(本文)
────────

H(ハイ)前半型 SP持続・失速型 32.9-34.4
11.6-10.4-10.9-11.2-11.3-11.9

序盤から流れる展開でのSP持続力勝負で、ゴール前にかけて失速していくラップ推移。ほぼ例年通りのラップであり、高い次元でのSP持続力勝負となっている。

ジャスパークローネ 1着

【決め手】好発と出脚の良さで主導権争い制す・直線の再加速で勝負決める

好発から押して一気にハナを取り切る形。1Fでハナを取り切ってからは自分のペースでスムーズに運んで、10秒台後半から11秒台前半のラップを刻んで3~4角へ進入。後続の接近を待たずに4角から動いて行って直線へ。直線序盤で僅かながらに加速を引き出すと後続を突き放して2.3馬身のリードを得て最後の1Fへ。最後の1Fは流石に脚色が鈍ったが、それでもしぶとく伸びを見せたのと直線序盤からのリードが効いて後続の追撃を振り切ってゴール。

好発もあったが押して一気にハナを取り切る形が奏功。他の逃げ候補の馬が少し立ち遅れた感もあって、この馬の出脚の良さを見てすぐに控える形を取ったのも噛み合った要素。それでも前半は32.9秒というある程度速い流れだが、出脚の良さもあって熾烈になるはずの主導権争いが序盤の1Fでアッサリ決着がついたのは大きい。道中も比較的楽に運べた分だけ余力も残っていたようで、直線では再加速を引き出して後続に対してリードを築けたのも効いた内容。

前走と比較して2キロ増の斤量(57キロ)で時計面も1分7秒台。これで2戦連続で結果を残したし、今回は特に前半が32秒台に突入する形でも直線で再加速を引き出せる事を証明したのは大きい。現状ではあくまでも自分の形に持ち込めれば…という条件付きではあるが、それでも強みを存分に引き出せる形があるのは強みにはなる。秋のスプリント戦線でも十分期待できると思う。

────────

(提供資料)
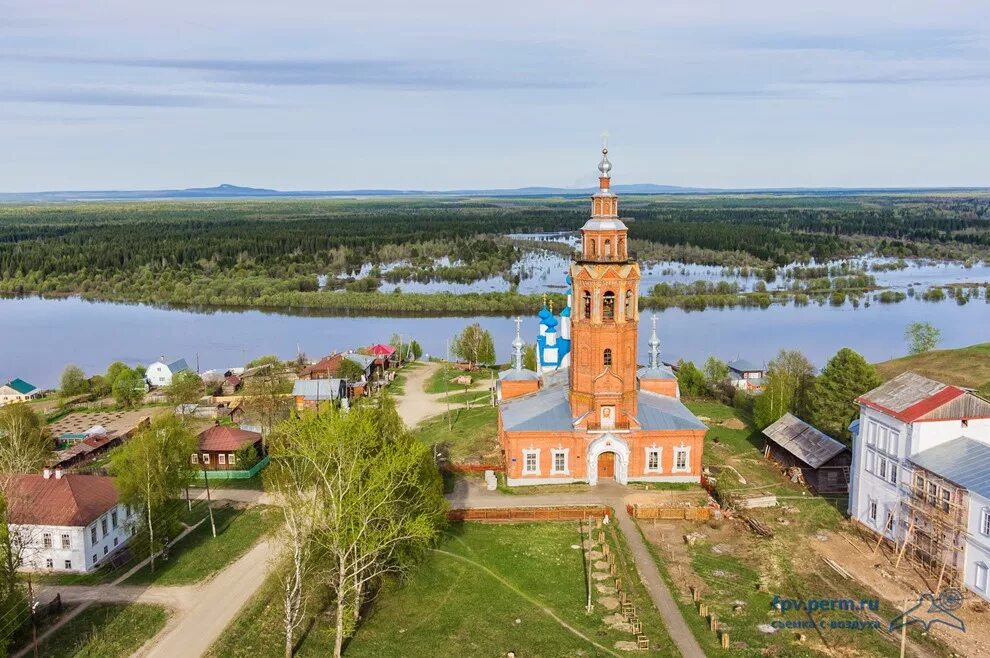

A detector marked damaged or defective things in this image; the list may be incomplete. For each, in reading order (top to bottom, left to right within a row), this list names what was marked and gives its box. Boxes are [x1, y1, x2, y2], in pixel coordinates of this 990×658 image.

rusty metal roof [764, 410, 848, 466]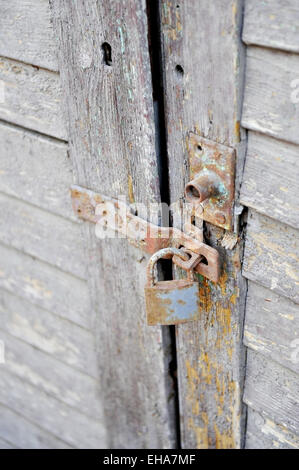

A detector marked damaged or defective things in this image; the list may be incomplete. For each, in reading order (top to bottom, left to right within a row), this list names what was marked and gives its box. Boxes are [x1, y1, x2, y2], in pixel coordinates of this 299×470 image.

rusty metal plate [186, 133, 236, 230]
rusty hasp [185, 133, 237, 230]
rusty hasp [70, 186, 220, 282]
rusty metal plate [70, 186, 220, 282]
rusty padlock [145, 246, 202, 326]
rusty hasp [145, 248, 202, 324]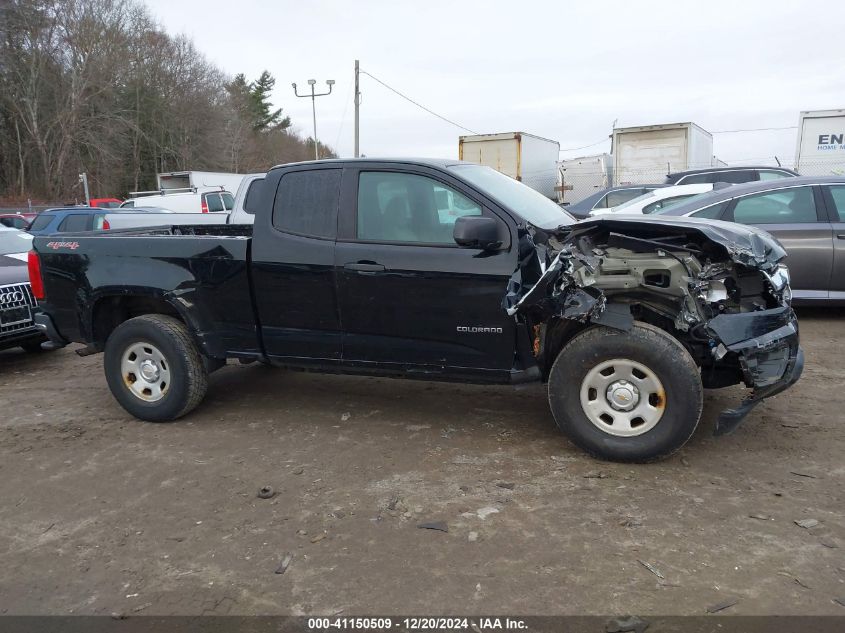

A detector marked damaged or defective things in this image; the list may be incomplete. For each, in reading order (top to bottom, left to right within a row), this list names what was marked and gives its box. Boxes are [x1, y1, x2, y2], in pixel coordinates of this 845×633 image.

crumpled hood [564, 215, 788, 270]
severe front-end damage [508, 215, 804, 432]
damaged bumper [708, 306, 800, 434]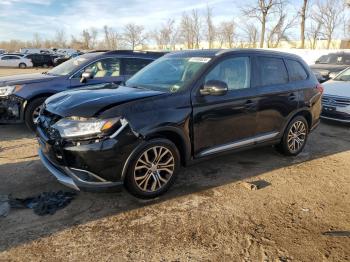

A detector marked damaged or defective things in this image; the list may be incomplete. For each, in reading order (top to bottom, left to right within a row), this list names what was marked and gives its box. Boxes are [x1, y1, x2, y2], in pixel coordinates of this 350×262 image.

damaged front bumper [0, 95, 25, 123]
crumpled hood [44, 85, 164, 117]
crumpled hood [322, 80, 350, 97]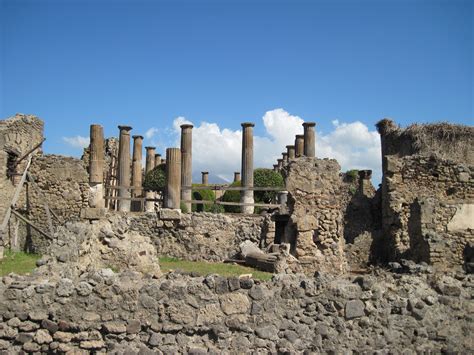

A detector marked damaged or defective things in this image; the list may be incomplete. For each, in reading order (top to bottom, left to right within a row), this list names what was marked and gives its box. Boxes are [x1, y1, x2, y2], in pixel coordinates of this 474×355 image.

broken wall top [378, 118, 474, 165]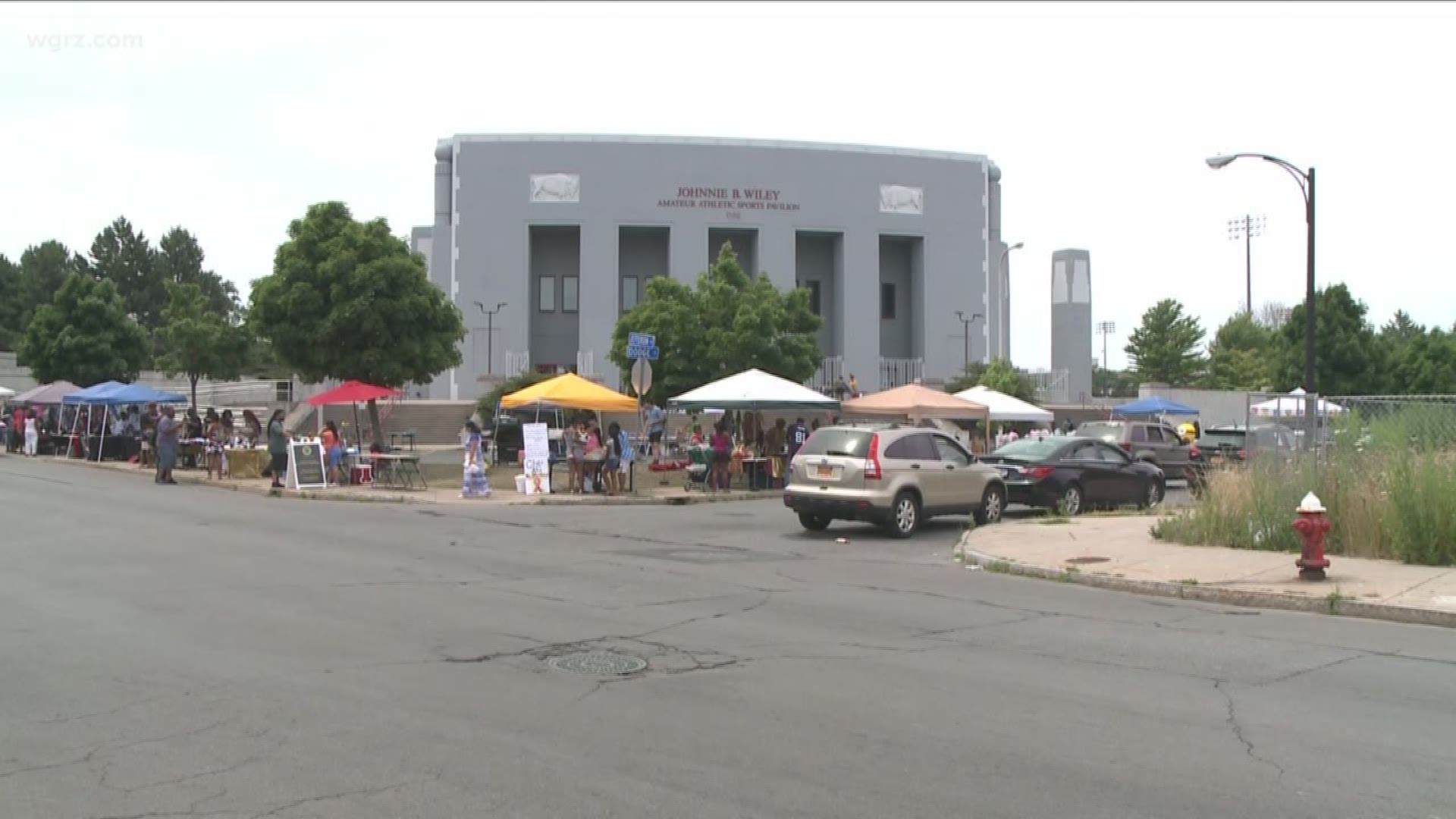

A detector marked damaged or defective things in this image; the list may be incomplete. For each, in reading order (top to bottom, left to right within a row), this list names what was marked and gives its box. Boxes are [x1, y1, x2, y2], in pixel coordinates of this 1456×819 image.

cracked pavement [2, 451, 1456, 816]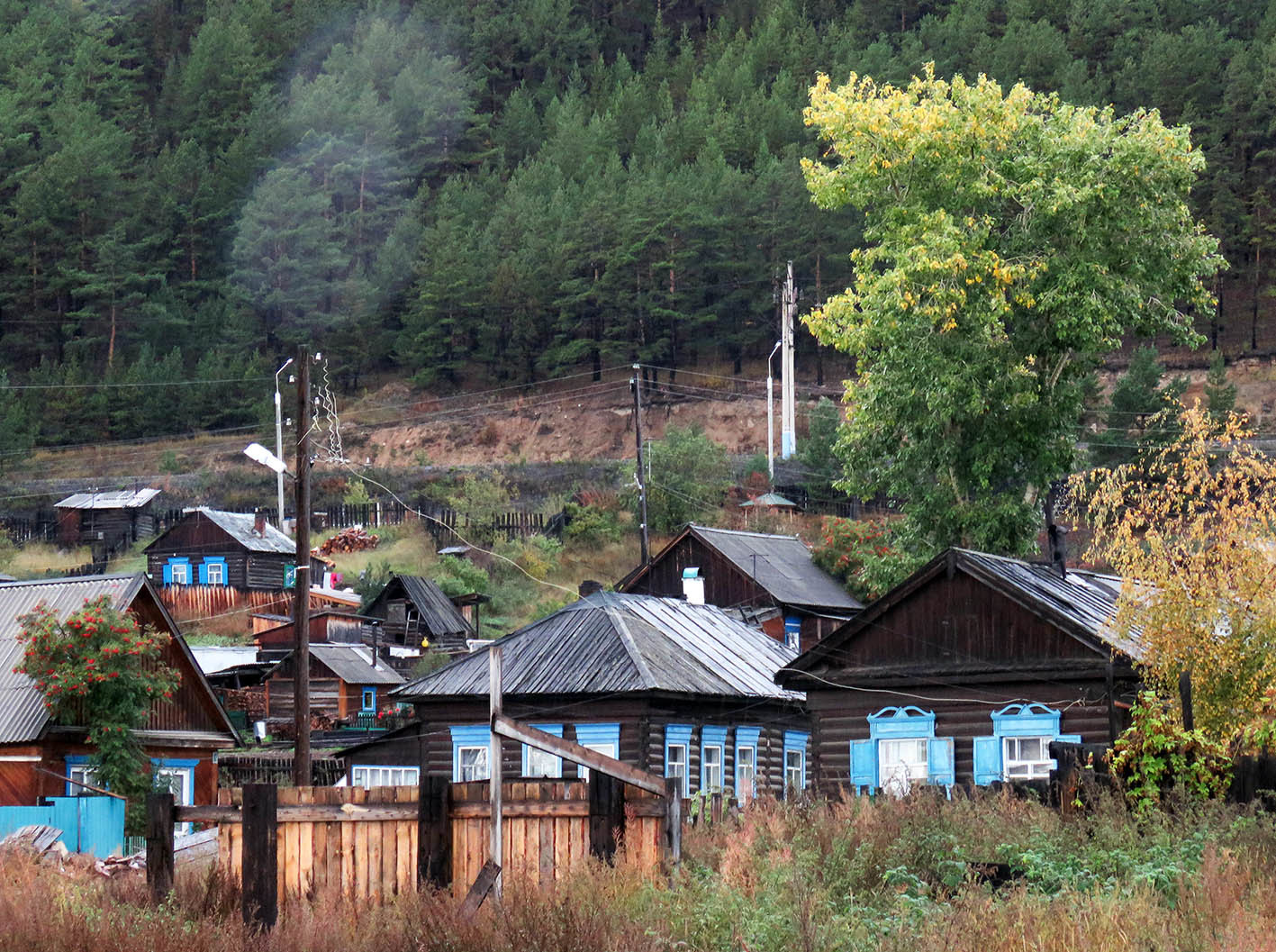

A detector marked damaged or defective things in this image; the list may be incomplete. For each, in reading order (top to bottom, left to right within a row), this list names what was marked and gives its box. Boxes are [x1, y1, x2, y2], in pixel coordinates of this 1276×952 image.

rusty metal roof [0, 571, 144, 739]
rusty metal roof [393, 589, 801, 699]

────────

(課題) 本文の「好発もあったが押して一気にハ」から「ードを築けたのも効いた内容。」までを、「主導権争い」を「先行争い」に改めたうえで示してください。

(解答)
好発もあったが押して一気にハナを取り切る形が奏功。他の逃げ候補の馬が少し立ち遅れた感もあって、この馬の出脚の良さを見てすぐに控える形を取ったのも噛み合った要素。それでも前半は32.9秒というある程度速い流れだが、出脚の良さもあって熾烈になるはずの先行争いが序盤の1Fでアッサリ決着がついたのは大きい。道中も比較的楽に運べた分だけ余力も残っていたようで、直線では再加速を引き出して後続に対してリードを築けたのも効いた内容。